Text under study
:::::

The Evangelical Lutheran Church in Kenya () is a Lutheran denomination in Kenya. It is a member of the Global Confessional and Missional Lutheran Forum, the Lutheran World Federation (which it joined in 1970), the International Lutheran Council, and the National Council of Churches of Kenya. Its current archbishop is the Most Reverend Joseph Ochola Omolo.

History
The Evangelical Lutheran Church in Kenya (ELCK) was born out of the missionary work of the Swedish Lutheran Mission in 1948 under the name Swedish Lutheran Mission (SLM). In 1963, the name of the church was changed and registered as the Lutheran Church of Kenya (LCK). In 1973, the name was changed again to ELCK with three districts, namely North District, Kisii District, and Nyanza District.

In 1996, the church adopted episcopal polity, after the pattern of the Church of Sweden from which it had derived much early influence. The first bishop of the ELCK, Francis Nyamwaro, was elected that year. In 2002, the church was restructured into four dioceses (Central, Lake, South-West, and North-West). The first archbishop was elected and each diocese elected a diocesan bishop.

:::::

Supplied material

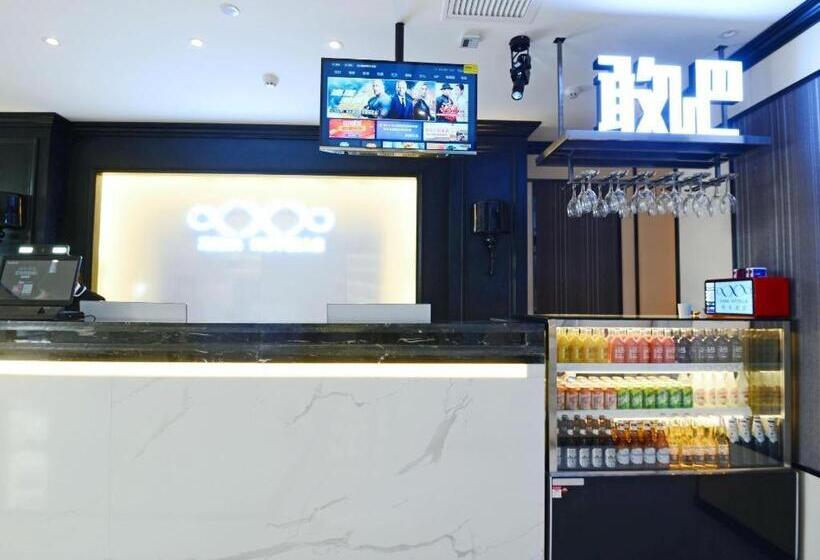 Xana Hotelle Xi An Zhonglou, Huimin Street Metro Station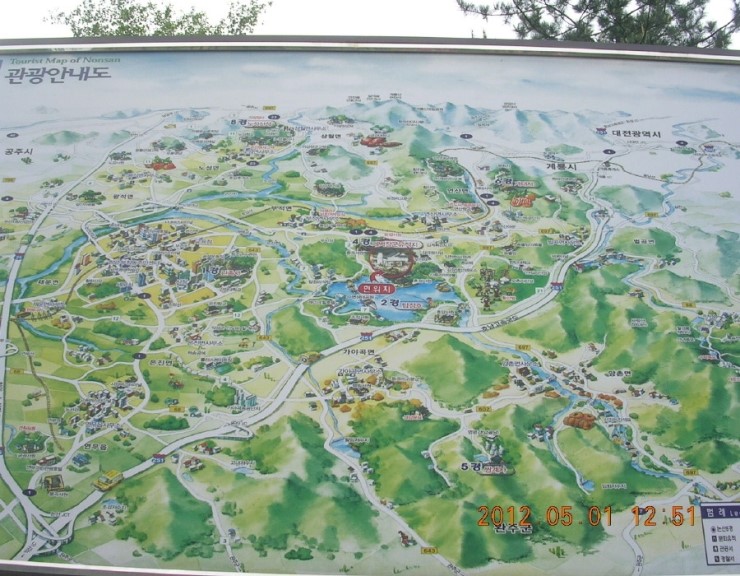 계백쉼터 이미지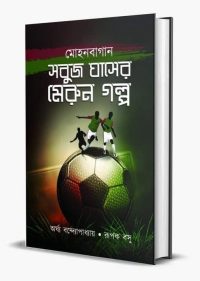 MOHOUNBAGAN SOBUJ GHASER MEROON GOLPO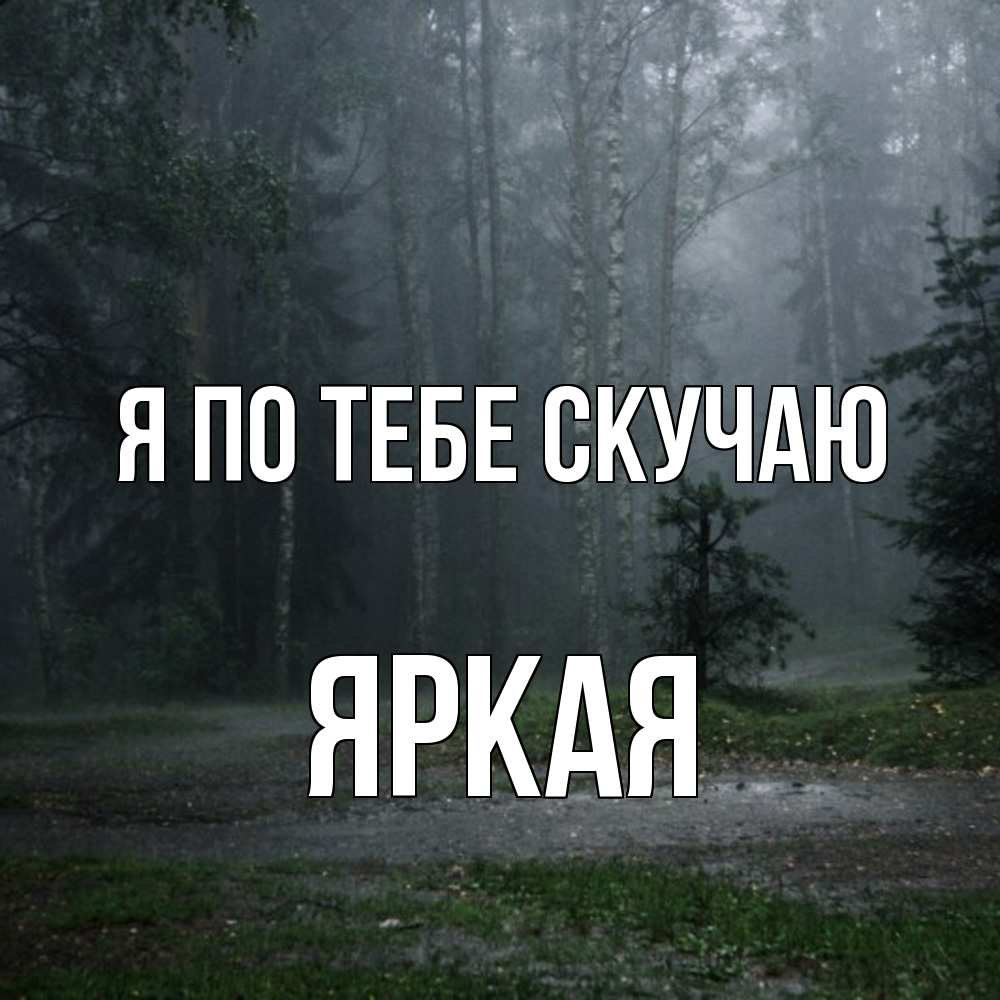 Открытка на каждый день с именем, яркая Я по тебе скучаю одна и плохо мне Прикольная открытка с пожеланием онлайн скачать бесплатно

:::::

Assignment A
According to the text on the Evangelical Lutheran Church in Kenya, in what year did the church join the Lutheran World Federation?
Assignment B
Do the following statements agree with the text on the Evangelical Lutheran Church in Kenya? Answer yes or no for each, quoting the words of the text that decide it. (i) In 1963 the church was registered as the Lutheran Church of Kenya. (ii) In 1973 the church had four districts. (iii) The church adopted episcopal polity in 1996.

Exercise output A
1970

Exercise output B
(i) Yes: "In 1963, the name of the church was changed and registered as the Lutheran Church of Kenya (LCK)."
(ii) No: "with three districts, namely North District, Kisii District, and Nyanza District."
(iii) Yes: "In 1996, the church adopted episcopal polity"